There are several other members of the English department who remain in the background of the novel. Warren Hochberg, the chairman of the English department, is introduced as the author of several well-received scholarly books and "an indecipherable personality whom everyone feared" (p. 29); and it is symptomatic that he becomes acting dean after Oliver Byrne's resignation (p. 292). Gowan Vaughan-Jones is "passionately caught up in his scholarly and critical work" (p. 197), and is working on an immense study of twentieth-century poetics that will include a chapter on St. Dennis and his imitators. In conjunction with this work he had planned a series of taped interviews with St. Dennis, and "had even arranged with the editors of several prestigious journals for the publication of these interviews" (p. 109), but of course it never comes to that. His similarity to the novel's central characters is obvious, and Brigit Stott's view of Vaughan-Jones discloses his role as a symbolic figure and has to a be applied to his colleagues as well: "It is too easy, Brigit thought, to dismiss him as a stereotype, a parody. He is a stereotype and a parody, and yet he lives, he breathes, he walks about in the world, he is quite a successful academic and his career has just begun." (p. 234)

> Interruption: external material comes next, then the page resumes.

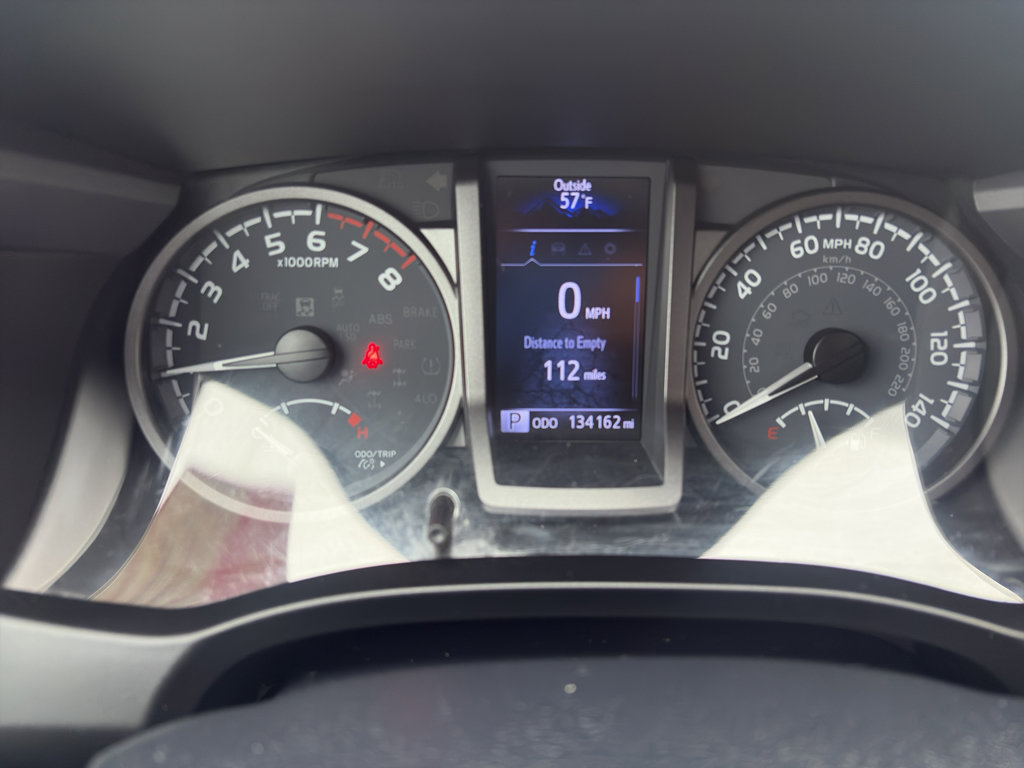 Used 2020 Toyota Tacoma TRD Sport image 17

Yet there is one character who differs completely from these typical representatives of the academic world Oates depicts. Gladys Fetler is sixty-three years old, “gracious and ladylike and kindly and youthful" (p. 33). She is popular both with her students and her colleagues, she publishes regularly, but she also has "these wild wacky hobbies - mountain-climbing, bird-watching treks into the Everglades and into the Arctic Circle, canoeing in the White Mountains" (p. 34). In comparison with her younger narrow-minded and career-oriented colleagues, she clearly represents an anachronism; and it is significant that she is forced into early retirement at the end of the novel (p. 292).

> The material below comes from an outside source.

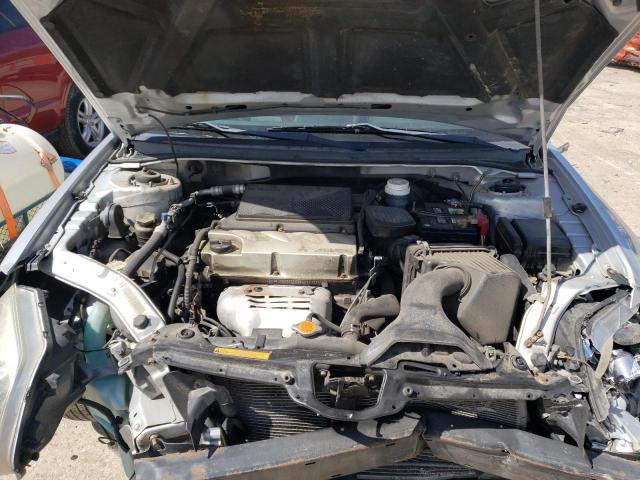 Photo 10 VIN: 4A3AB56F97E015856 - MITSUBISHI GALANT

All these characters are part of Woodslee's establishment, yet Oates also depicts the situation of the younger generation of academics, which is represented by two families, the Jaegers and the Swansons. The reflections of Sandra Jaeger disclose her husband's and their friends' problems to get a job (pp. 93–94) and their happiness about their new position in the Woodslee community:Better not to think about the situation. Better to put it all behind her. After all, their lives have changed completely now. They are no longer graduate students; they are adults, with a genuine place in an academic community. Ernest is not a teaching assistant, he is an assistant professor of English, on what is called the regular payroll; and Sandra is on a list, a marvelous list, of names that belong to faculty wives. Some years ago, in the late sixties and early seventies, it might have seemed inconceivable that anyone, particularly bright young intellectuals, would have prized such things so highly, and so desperately; but it is no longer the late sixties and the early seventies. (pp .94-95)But when Ernest Jaeger is informed that his contract will not be renewed for the next year, Sandra realizes that they are by no means firmly established: "The new division, Sandra thinks dully. The new struggle. Between those who have unassailable positions and those who have not. Between the aristocrats and the stateless" (p. 197).

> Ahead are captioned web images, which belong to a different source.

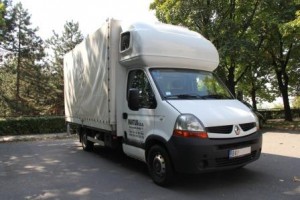 maktub doo prevoz robe Beograd prevoznici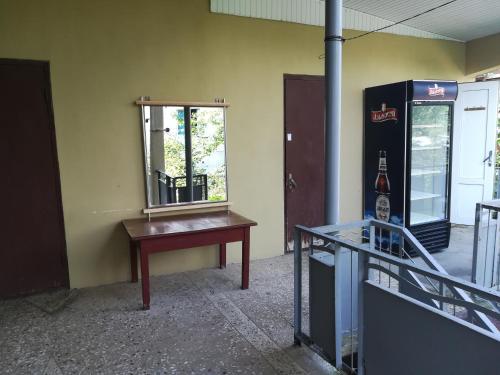 Guest house of Givi in 科布列季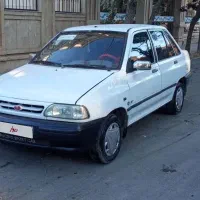 پراید131مدل1393دوگانه کارخانه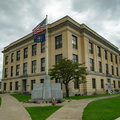 Pike County COurthouse (Petersburg) copy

Thus, the situation of the Jaegers and the Swansons exemplifies Oates's awareness of the economic problems academics have to face in the late 1970s. Yet these problems remain in the background of the novel, as Oates is primarily concerned with the world she is familiar with, the academic establishment.

== Reception ==
Again Oates portrays ambitious, career-oriented "hungry ghosts" and mocks a gossiping and back-biting academic scene, and on the whole the pretentious Woodslee community does not differ from the small, mediocre world of Hilberry University in The Hungry Ghosts, her collection of short stories published in 1974. Therefore one has to agree with Anne Duchéne who observes that “not all the habitual energy and justice in the writing can quite dispel, here, the sense of déja lu."